» Assignment:
If a record holds a picture, leave the picture out; return everything else exactly.

───── Material shown ─────

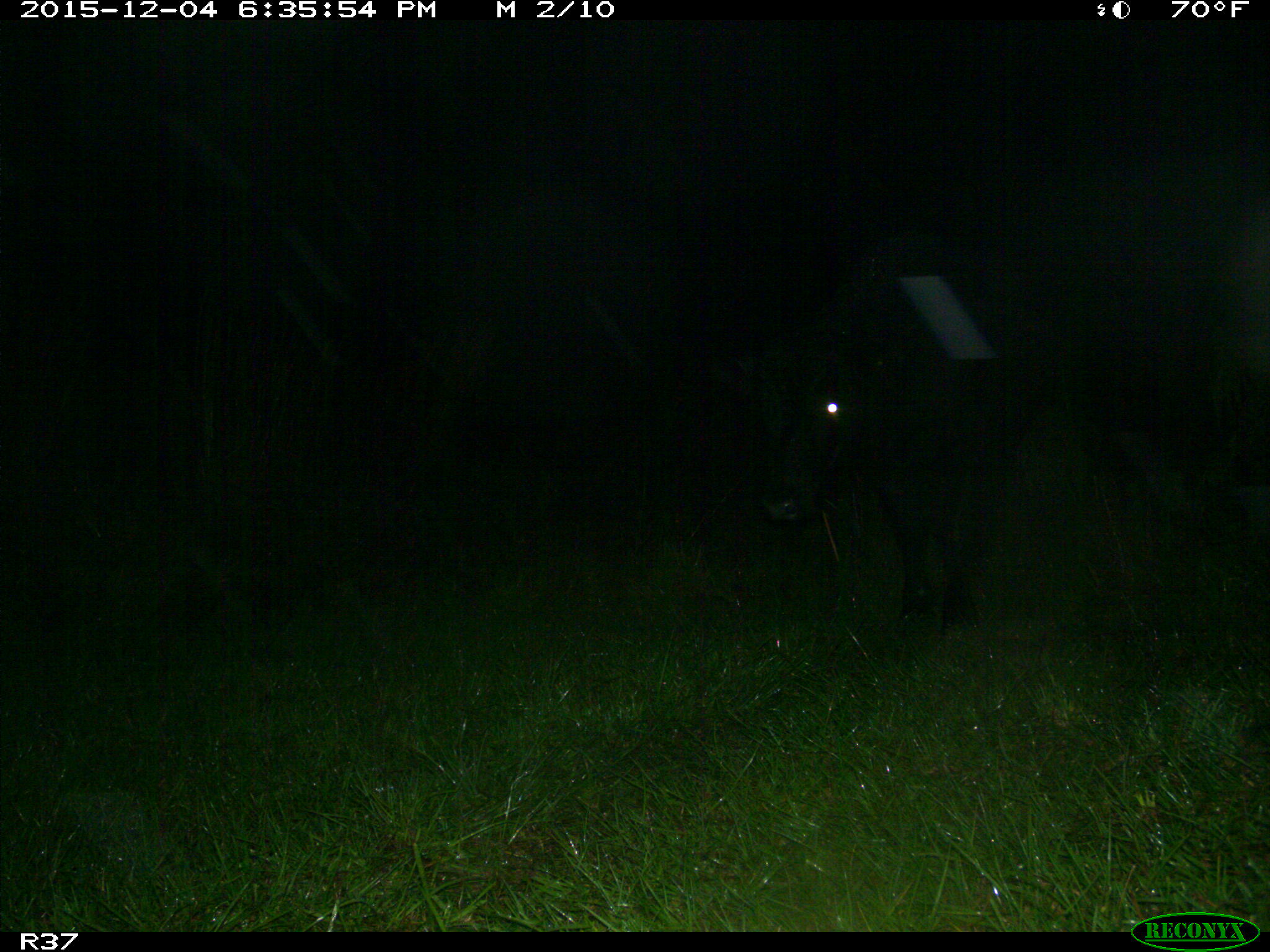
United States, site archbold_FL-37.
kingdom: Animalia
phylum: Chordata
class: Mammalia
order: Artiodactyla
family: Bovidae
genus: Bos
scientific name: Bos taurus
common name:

─────

» Finished exercise:
United States, site archbold_FL-37.
kingdom: Animalia
phylum: Chordata
class: Mammalia
order: Artiodactyla
family: Bovidae
genus: Bos
scientific name: Bos taurus
common name:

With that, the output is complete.